I see enough of myself in your description that I'll share a bit about my therapy in case it helps in some way. One of the hardest things I had to accept was that I had a guilt-complex and that it helped to fuel some of my self-destructive tendencies. For example, I lost a lot of weight during my depression because I had no appetite and eating felt pointless. I would try to force it down, but that would often lead me to vomit (anxiety attacks also caused me to vomit). But I also got a bizarre kind of pleasure out of it, because I felt like my suffering somehow compensated a bit for my privileged first world existence. When people remarked how worried they were about my weight loss, it would make me feel better, not worse. It felt like proof I was truly suffering, and I had to suffer because of how good my life was compared to the third world.
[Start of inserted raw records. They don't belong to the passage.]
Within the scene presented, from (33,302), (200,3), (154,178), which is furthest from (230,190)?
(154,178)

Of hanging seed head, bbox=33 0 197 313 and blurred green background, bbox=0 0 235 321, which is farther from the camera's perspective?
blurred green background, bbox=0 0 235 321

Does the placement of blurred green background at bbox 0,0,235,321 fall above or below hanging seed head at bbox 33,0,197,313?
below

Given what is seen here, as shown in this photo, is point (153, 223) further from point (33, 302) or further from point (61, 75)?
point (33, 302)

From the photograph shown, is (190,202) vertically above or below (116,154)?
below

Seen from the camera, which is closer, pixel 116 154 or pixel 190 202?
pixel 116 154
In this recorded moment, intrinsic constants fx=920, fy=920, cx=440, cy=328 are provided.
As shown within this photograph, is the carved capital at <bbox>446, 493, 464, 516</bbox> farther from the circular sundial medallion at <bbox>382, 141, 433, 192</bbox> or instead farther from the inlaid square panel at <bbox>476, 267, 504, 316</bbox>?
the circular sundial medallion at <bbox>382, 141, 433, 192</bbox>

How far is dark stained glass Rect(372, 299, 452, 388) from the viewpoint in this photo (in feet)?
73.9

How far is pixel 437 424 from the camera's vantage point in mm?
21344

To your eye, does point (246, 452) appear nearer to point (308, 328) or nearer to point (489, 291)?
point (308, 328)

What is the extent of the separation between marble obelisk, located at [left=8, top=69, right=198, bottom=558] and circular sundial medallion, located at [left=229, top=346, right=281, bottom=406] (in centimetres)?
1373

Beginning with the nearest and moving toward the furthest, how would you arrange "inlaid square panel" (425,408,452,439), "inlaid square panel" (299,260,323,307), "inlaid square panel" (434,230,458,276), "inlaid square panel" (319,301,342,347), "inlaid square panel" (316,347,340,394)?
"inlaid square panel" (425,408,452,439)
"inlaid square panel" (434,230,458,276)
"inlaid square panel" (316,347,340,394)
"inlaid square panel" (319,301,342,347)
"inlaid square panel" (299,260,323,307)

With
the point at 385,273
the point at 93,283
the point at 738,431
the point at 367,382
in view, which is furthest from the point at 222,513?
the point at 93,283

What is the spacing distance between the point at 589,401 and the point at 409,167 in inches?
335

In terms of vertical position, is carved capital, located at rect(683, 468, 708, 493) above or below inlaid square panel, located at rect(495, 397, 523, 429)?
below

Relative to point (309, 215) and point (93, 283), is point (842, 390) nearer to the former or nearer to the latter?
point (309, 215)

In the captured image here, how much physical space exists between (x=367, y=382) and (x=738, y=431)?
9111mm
I did not want to admit it for a long time, but I was being masochistic and guilt was the tool; I would even intentionally make anxiety attacks I was coping with worse so that I would vomit. It's hard to recall and explain the motivations precisely. I was suffering, but it was self serving suffering motivated by my own desires, I wasn't actually suffering for the third world. Why would anyone there know or care that I didn't eat that day or that I threw up my last meal? It didn't change or affect anything or anyone except for my life (and others in it). "Real" guilt corresponds with corrective action, not self-flagellation.
The problem is there's no one to apologize to nor is there any true absolution for inequality; there's nothing I can correct, it's just the way things are. Knowing I couldn't impact the dynamics of global inequality, I had to decide how I wanted to react, do I not deserve to live at all or do I accept reality and move on? If I truly felt first world existence was immoral or unjustifiable, then I should kill myself or move to the third world, but self-harm and masochistic guilt was not an honest response. That was my attempt to have both slices of the pie, to live in the first world because I 'bought' in through suffering.
That also tied into a lot of my high concept philosophical thinking that was just self-harmful and truly pointless. What was the point of getting into those weeds if it was only going to hurt me? I felt some duty to 'honesty', that ignoring these "truths" was wrong and I had to confront them, no matter the pain and suffering it caused me and those I had relationships with. Giving up 'big' philosophy was one of the most important things I had to do to survive and I still struggle with it. But for me, continuing down that road was a dead end, I wanted to live, not to live like I was dying. I have not cracked open a philosophy book in many years and I am the better for it. I don't want to imply that I got better simply through self-realizations or appraisals though. They were necessary steps in my recovery but not sufficient by any stretch. True recovery meant extensive training to rewire my thinking and behavior from default negative to default positive, simple and cliched it may be.
Finally, I would say that although I am not a Buddhist, I identify with a lot of Buddhist teaching which I find to be a realistic and practical appraisal of human experience. I went to Jesuit schools but had a Buddhist relative, though I would not claim to have more than a passing knowledge. Although the Jesuits helped strengthen and affirm my thirst for justice, Buddhism helped me realize that kind of thirst (tanhā

is itself a source of suffering. A desire for answers, for purpose, for identity, for justice, all these kinds of cravings are a well of suffering; they are a black hole of need that you will never be able to truly satisfy, because it is the continued existence of the need itself that is the problem, not a perceived lack of solutions or answers which can only ever offer temporary relief. An unyielding desire to be happy can be just as harmful as an unyielding desire to not be sad. It's a very different way of thinking compared to Western tradition, and I have found it helpful in getting away from the existential angst that Western philosophy tends to create.